Kentik Detect Alerting: Configuring Alert Policies
Summary
Operating a network means staying on top of constant changes in traffic patterns. With legacy network monitoring tools, you often can’t see these changes as they happen. Instead you need a comprehensive visibility solution that includes real-time anomaly detection. Kentik Detect fits the bill with a policy-based alerting system that continuously evaluates incoming flow data. This post provides an overview of system features and configuration.
Deep, Powerful Anomaly Detection to Protect Your Network
One of the most challenging aspects of operating a network is that traffic patterns are constantly changing. If you’re using legacy network monitoring tools, you often won’t realize that something has changed until a customer or user complains. To stay on top of these changes, you need a comprehensive network visibility solution that includes real-time anomaly detection. Kentik Detect fits the bill with a policy-based alerting system that lets you define multiple sets of conditions — from broad and simple to narrow and/or complex — that are used to continuously evaluate incoming flow data for matches that trigger notifications. The power of Kentik Detect’s alerting system — offering a field-proven 30 percent improvement in catching attacks — comes from the processing capabilities of Kentik’s scale-out big data backend combined with an exceptionally feature-rich user interface. In this blog post we’ll look at the basics of configuring this system to keep your team up to date on traffic that deviates from baselines or absolute norms. In future posts we’ll explore particular capabilities and use cases of the system, and how to harness its power for better network operations.
Kentik Alert Library
The first thing to know is that you don’t have to master the configuration of alert policies from scratch. Kentik support is available to walk you through the configuration process, and we’ve also provided an extensive library of policy templates that cover common alerting scenarios and get you most of the way toward creating an alert policy that meets your specific needs. You’ll find these templates on the Kentik Alert Library tab of the Alerting section of the Kentik Detect portal (accessed via the Alerts menu in the navbar).

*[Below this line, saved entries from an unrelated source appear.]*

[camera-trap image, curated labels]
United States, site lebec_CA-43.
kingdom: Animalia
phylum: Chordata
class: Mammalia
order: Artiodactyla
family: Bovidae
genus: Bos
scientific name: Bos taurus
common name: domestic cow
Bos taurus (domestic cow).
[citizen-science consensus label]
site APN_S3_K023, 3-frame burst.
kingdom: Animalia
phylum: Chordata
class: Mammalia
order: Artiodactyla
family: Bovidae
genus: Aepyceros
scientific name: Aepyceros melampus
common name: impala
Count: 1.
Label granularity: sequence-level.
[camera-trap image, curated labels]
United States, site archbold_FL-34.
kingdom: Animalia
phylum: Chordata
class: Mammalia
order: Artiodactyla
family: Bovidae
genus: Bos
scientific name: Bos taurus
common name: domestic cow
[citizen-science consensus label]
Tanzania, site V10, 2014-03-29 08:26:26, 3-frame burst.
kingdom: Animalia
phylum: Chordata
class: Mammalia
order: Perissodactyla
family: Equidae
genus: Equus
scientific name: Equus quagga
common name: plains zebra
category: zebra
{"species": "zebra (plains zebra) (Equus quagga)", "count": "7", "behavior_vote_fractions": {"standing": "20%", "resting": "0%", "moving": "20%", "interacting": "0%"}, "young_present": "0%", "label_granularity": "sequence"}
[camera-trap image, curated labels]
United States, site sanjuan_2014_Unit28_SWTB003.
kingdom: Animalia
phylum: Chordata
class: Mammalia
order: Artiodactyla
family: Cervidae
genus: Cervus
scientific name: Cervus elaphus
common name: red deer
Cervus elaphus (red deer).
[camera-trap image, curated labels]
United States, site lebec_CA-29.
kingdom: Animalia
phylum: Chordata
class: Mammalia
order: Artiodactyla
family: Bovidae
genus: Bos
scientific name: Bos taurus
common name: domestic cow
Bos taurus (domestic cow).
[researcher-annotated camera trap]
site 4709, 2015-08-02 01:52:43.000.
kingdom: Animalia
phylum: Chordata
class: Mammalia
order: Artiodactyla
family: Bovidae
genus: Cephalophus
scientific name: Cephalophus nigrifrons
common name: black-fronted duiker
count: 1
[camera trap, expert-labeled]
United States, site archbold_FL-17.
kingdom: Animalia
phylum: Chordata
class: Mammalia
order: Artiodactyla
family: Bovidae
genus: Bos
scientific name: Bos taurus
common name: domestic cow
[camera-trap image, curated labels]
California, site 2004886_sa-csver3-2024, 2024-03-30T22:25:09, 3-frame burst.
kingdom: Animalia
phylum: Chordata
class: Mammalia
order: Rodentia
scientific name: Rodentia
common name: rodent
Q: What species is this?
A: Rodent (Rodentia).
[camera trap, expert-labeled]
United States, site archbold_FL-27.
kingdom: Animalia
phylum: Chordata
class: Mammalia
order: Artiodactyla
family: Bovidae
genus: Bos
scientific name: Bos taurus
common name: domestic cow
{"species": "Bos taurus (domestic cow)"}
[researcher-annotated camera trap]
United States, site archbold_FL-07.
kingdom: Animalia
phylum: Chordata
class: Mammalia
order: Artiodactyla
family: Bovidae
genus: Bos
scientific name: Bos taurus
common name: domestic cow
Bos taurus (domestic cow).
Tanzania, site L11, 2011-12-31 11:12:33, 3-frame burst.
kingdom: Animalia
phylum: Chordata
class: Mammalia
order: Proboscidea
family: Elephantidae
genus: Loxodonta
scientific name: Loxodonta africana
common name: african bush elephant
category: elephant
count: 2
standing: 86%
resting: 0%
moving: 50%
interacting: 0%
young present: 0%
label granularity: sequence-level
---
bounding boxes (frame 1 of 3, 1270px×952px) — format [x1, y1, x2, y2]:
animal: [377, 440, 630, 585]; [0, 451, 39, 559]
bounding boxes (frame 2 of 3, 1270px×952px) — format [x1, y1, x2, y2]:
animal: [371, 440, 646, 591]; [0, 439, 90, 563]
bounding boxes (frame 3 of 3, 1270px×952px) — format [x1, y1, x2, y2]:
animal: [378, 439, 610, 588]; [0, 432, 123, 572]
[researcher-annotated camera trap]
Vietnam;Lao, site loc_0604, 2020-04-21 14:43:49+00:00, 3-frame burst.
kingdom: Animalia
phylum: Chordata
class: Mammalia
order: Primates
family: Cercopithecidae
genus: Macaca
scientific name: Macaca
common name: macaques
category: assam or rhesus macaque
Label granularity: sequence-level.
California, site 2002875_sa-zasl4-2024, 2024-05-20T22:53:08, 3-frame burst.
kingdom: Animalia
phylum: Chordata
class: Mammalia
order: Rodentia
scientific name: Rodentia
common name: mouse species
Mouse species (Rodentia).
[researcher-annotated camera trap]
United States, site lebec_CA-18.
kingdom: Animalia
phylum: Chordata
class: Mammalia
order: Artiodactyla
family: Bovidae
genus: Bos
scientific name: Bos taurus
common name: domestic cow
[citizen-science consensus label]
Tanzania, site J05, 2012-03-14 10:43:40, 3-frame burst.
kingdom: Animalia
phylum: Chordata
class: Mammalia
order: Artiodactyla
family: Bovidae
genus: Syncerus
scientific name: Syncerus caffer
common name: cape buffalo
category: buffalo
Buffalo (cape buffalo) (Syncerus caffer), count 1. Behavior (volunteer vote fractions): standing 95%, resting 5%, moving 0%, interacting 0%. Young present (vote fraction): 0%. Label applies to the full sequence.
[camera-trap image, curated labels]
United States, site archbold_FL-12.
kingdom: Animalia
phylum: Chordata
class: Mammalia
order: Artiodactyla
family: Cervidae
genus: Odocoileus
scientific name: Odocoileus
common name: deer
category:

The library includes templates for alerting on DDoS attacks, changes in top talker IP addresses, changes in geography, interfaces approaching capacity, devices that stop sending flow, and much more. Kentik is continually adding to the library as we add new features and uncover new use cases. To configure a policy based on any of these templates, click the copy button at the right of the template’s row in the template list on the library tab. A copy of the template will be added to the list of policies on the Alert Policies tab, which is where you go to configure it for your system.
Alert Policies
The Alert Policies tab is the access point for all of the policies currently configured for your organization, and it’s also where you add new policies. To configure a template copied from the library, or to edit an existing policy, click the edit button at the right of that policy’s row in the alert policies list. To start a fresh policy, click the Create Alert Policy button at the top right of the tab. Either action will take you to an Alert Policy Settings page, which is where you’ll get down to the configuration process. The policy settings page is made up of three main sections: the title bar (with a few basic controls, e.g. save, cancel, etc.), the sidebar, and the main settings area, which is itself divided into general, historical, and threshold settings. With all of these sections, policy settings can seem pretty complicated at first, but by breaking it down we’ll be able to see the logic that gives the system its power and flexibility.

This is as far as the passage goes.